Como era de esperar, la posguerra no le resultó fácil a Suiza, y los vencedores, especialmente Estados Unidos y su nuevo principio rector ultraliberal, quisieron cobrarle la factura haciendo desaparecer el secreto bancario. Sin embargo, en otra de tantas astutas maniobras diplomáticas y económicas suizas, el país consiguió evitar la enemistad norteamericana dando generosos préstamos a Reino Unido y Francia, además de volver a argumentar ante Washington que el secreto bancario era uno de sus pilares como asentada democracia liberal, un argumento al que, al menos ideológicamente, la potencia norteamericana no tenía respuesta posible.

• • •

Lista de tareas:
a) Traduce al inglés esta oración del texto sobre Suiza: «Como era de esperar, la posguerra no le resultó fácil a Suiza, y los vencedores, especialmente Estados Unidos y su nuevo principio rector ultraliberal, quisieron cobrarle la factura haciendo desaparecer el secreto bancario.»
b) Según el texto sobre Suiza, ¿a qué países concedió el país generosos préstamos?
Los datos no guardan relación con el texto.

Entradas registradas:
• • •

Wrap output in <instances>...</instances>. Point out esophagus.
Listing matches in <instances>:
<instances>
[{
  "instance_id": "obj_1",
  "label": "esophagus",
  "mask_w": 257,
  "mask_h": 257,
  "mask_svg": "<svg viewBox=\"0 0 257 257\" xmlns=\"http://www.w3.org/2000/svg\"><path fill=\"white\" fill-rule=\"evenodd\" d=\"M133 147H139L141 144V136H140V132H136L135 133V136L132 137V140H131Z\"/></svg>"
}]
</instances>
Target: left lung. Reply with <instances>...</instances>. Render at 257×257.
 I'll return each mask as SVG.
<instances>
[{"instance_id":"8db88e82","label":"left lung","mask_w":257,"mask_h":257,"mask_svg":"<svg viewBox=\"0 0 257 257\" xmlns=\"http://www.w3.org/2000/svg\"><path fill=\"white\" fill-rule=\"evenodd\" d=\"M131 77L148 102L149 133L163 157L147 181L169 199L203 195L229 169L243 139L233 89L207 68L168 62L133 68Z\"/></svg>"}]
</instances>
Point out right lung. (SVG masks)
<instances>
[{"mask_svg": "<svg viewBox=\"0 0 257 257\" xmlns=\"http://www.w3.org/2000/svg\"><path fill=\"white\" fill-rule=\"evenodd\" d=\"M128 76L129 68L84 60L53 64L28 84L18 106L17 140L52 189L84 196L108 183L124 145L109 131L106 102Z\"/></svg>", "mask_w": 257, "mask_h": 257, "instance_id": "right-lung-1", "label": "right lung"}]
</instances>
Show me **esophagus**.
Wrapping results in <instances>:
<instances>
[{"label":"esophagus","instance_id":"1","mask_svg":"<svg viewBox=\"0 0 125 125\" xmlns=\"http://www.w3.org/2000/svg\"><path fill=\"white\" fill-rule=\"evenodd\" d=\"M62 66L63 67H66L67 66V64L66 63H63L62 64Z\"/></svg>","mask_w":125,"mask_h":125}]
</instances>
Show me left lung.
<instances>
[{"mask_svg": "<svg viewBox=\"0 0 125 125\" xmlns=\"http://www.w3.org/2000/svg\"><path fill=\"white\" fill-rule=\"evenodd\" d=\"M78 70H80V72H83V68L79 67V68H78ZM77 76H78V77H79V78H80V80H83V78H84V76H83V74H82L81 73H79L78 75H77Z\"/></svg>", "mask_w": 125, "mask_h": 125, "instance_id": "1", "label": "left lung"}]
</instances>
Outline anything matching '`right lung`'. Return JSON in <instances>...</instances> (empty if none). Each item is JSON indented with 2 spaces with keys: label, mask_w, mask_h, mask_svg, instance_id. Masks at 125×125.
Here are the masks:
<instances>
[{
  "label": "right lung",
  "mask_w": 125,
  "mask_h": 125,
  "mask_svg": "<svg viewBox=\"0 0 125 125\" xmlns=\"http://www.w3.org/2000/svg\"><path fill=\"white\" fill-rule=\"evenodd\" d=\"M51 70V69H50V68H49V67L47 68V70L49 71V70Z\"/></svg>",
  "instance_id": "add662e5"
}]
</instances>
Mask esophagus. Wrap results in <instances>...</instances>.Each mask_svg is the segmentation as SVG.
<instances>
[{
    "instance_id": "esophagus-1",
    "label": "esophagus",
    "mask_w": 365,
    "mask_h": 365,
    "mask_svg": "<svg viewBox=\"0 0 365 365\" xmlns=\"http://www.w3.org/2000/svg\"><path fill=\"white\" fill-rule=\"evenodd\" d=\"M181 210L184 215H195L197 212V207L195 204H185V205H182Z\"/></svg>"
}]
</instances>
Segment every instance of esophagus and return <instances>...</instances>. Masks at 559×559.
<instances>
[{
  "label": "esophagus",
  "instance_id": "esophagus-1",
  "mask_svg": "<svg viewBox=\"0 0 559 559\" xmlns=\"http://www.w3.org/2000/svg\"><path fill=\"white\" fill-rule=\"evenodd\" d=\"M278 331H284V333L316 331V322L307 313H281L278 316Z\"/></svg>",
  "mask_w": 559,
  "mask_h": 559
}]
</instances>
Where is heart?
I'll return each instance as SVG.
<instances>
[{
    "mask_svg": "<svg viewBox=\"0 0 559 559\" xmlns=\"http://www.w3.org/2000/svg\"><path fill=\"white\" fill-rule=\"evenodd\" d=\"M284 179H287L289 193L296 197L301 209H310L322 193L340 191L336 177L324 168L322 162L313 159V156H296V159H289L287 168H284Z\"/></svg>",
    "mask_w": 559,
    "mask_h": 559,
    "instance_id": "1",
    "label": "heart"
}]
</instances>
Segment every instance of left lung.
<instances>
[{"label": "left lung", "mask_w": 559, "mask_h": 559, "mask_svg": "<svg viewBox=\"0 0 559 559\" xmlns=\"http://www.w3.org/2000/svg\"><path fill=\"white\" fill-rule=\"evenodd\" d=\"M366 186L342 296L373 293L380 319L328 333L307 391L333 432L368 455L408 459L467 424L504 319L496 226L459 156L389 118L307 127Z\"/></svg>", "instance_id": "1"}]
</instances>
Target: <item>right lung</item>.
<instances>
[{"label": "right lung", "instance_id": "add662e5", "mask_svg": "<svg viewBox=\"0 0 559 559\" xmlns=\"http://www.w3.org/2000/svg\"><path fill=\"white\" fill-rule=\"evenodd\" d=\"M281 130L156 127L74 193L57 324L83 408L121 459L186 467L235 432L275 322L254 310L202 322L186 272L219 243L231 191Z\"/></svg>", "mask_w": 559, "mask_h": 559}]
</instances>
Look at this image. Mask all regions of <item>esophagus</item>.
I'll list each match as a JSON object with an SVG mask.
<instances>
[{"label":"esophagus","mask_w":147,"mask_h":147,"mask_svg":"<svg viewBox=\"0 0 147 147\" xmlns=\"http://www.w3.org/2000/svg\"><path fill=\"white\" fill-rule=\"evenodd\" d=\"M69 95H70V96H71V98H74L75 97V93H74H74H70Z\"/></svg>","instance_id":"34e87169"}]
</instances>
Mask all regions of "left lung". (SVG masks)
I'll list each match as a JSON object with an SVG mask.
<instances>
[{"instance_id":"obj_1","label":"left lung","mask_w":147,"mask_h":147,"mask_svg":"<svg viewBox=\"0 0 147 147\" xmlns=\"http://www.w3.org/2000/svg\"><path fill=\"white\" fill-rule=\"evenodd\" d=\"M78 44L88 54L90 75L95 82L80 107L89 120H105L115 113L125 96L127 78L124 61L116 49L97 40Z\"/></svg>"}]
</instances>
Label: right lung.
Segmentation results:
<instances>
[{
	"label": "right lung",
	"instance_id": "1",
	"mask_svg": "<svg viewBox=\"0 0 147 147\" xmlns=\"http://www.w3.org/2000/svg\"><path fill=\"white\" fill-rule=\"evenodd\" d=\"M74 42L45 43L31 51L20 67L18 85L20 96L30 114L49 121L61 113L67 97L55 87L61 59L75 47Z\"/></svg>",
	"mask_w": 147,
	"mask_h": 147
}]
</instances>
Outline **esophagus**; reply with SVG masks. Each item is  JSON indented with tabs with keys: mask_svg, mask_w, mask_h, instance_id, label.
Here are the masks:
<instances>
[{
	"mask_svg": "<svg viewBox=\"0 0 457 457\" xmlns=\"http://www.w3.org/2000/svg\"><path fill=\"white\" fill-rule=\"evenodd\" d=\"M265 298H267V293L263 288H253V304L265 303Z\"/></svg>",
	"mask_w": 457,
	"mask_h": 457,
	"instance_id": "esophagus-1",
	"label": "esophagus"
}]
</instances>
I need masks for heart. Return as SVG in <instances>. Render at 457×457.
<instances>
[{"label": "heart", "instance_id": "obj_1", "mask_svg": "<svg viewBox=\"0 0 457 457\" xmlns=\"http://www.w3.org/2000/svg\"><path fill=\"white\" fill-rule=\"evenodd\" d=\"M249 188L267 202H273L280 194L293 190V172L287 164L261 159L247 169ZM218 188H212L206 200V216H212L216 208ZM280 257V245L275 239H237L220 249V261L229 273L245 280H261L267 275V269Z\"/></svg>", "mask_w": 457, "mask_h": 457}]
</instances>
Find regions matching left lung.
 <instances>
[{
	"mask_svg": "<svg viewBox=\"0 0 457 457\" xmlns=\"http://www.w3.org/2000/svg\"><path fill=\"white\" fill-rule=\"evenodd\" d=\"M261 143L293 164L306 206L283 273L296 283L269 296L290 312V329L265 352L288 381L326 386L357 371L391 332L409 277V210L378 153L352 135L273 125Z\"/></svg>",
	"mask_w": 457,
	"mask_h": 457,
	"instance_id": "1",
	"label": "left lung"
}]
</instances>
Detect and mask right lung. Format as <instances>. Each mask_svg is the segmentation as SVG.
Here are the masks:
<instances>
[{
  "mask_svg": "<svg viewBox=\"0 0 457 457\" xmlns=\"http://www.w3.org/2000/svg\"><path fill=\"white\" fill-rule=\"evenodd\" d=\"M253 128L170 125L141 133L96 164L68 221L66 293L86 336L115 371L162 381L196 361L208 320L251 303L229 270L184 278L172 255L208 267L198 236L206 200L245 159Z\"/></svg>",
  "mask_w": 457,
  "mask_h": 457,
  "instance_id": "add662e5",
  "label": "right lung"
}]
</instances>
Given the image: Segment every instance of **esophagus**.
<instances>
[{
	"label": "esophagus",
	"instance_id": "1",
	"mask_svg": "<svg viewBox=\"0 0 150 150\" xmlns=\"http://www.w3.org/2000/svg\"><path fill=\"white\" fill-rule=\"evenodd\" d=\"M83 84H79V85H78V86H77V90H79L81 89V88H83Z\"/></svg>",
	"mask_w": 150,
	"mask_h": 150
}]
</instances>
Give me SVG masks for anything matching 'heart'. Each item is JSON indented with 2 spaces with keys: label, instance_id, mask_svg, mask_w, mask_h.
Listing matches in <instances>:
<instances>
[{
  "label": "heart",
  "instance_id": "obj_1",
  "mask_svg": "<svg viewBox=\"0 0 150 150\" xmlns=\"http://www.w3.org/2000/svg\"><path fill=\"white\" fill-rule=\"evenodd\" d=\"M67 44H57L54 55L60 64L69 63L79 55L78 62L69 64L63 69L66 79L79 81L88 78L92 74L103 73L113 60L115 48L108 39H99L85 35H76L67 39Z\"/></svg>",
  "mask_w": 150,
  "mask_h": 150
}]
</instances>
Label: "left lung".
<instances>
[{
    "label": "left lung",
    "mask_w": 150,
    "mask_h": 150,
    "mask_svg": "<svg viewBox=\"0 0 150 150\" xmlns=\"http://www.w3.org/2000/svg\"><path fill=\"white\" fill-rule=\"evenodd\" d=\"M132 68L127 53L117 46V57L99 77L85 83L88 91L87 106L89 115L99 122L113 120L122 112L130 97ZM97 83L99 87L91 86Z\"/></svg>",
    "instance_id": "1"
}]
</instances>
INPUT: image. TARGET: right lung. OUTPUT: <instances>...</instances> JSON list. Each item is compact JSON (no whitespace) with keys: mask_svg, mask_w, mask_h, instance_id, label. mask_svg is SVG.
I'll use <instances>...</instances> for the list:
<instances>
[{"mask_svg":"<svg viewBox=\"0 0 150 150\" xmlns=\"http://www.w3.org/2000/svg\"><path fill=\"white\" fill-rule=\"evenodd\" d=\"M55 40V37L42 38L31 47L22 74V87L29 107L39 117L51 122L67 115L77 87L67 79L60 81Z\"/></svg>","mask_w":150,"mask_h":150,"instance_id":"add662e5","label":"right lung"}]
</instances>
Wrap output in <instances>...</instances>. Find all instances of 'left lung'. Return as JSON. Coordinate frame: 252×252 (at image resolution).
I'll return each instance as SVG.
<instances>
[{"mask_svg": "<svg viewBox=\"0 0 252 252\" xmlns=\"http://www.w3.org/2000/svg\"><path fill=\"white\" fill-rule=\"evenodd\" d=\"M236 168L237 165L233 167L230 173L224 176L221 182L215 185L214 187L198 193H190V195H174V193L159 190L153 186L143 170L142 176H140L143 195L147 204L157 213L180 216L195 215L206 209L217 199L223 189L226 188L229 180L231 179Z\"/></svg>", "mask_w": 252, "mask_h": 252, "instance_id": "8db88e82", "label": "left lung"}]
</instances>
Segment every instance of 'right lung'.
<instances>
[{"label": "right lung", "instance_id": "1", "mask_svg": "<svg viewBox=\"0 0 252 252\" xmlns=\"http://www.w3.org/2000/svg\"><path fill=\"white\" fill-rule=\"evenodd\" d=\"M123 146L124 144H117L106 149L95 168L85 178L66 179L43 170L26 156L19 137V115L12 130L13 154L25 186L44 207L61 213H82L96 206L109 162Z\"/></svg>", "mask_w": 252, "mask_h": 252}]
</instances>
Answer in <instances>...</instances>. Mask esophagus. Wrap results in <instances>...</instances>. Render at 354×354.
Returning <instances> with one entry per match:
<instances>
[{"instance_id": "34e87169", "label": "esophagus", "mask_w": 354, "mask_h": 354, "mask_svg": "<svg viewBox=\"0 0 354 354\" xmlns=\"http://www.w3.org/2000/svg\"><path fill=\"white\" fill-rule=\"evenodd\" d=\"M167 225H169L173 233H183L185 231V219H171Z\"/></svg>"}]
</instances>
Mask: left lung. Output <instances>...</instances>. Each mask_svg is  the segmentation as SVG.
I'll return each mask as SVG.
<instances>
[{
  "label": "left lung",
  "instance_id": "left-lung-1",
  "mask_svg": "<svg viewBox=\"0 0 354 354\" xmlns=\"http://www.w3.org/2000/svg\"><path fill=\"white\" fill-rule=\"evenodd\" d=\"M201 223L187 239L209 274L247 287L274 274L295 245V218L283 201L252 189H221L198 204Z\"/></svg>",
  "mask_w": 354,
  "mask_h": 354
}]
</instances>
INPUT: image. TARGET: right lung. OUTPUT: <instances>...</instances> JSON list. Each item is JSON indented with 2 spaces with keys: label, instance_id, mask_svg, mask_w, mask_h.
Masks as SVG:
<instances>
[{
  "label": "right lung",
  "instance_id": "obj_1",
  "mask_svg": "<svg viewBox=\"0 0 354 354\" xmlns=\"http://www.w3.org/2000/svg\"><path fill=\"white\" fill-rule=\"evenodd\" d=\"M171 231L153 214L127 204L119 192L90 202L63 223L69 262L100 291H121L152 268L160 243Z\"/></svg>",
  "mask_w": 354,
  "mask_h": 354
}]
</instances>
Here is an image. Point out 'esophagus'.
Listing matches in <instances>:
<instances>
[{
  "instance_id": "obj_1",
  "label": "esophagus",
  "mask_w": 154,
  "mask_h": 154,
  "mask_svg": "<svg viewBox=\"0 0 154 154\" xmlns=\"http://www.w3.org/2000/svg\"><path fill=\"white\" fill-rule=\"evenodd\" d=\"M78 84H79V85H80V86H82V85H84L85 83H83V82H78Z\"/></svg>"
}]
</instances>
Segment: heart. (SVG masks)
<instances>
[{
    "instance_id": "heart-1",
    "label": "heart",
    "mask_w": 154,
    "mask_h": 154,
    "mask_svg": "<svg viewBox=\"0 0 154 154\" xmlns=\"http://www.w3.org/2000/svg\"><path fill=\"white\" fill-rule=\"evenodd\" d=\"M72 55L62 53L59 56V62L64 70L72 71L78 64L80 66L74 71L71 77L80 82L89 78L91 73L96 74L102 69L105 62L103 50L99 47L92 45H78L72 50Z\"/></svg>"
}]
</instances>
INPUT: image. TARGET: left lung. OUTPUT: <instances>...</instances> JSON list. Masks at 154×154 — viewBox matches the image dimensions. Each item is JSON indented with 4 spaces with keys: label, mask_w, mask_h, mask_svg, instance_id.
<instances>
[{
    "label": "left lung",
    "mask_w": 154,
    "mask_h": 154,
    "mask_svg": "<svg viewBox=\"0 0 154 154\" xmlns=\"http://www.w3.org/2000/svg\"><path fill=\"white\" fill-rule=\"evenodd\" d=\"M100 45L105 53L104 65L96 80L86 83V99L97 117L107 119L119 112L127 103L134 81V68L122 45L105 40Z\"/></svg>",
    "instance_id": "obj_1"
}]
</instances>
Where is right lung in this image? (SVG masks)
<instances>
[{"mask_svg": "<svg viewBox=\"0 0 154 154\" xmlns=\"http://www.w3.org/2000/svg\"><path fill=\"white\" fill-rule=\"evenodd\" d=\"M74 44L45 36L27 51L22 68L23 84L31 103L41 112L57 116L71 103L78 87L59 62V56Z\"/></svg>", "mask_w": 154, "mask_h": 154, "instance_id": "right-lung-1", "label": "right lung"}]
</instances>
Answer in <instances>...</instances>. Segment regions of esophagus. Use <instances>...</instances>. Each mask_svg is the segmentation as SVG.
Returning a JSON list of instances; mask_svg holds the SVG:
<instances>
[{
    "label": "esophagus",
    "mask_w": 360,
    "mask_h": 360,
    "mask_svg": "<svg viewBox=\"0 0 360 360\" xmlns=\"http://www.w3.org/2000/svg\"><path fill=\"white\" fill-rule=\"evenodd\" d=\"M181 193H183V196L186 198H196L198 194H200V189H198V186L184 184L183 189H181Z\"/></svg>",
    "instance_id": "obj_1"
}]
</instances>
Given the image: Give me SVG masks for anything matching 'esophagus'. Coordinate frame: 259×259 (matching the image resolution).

• • •

Respuestas:
a) As was to be expected, the postwar period was not easy for Switzerland, and the victors, especially the United States and its new ultraliberal guiding principle, sought to make it pay the bill by doing away with banking secrecy.

b) A Reino Unido y Francia.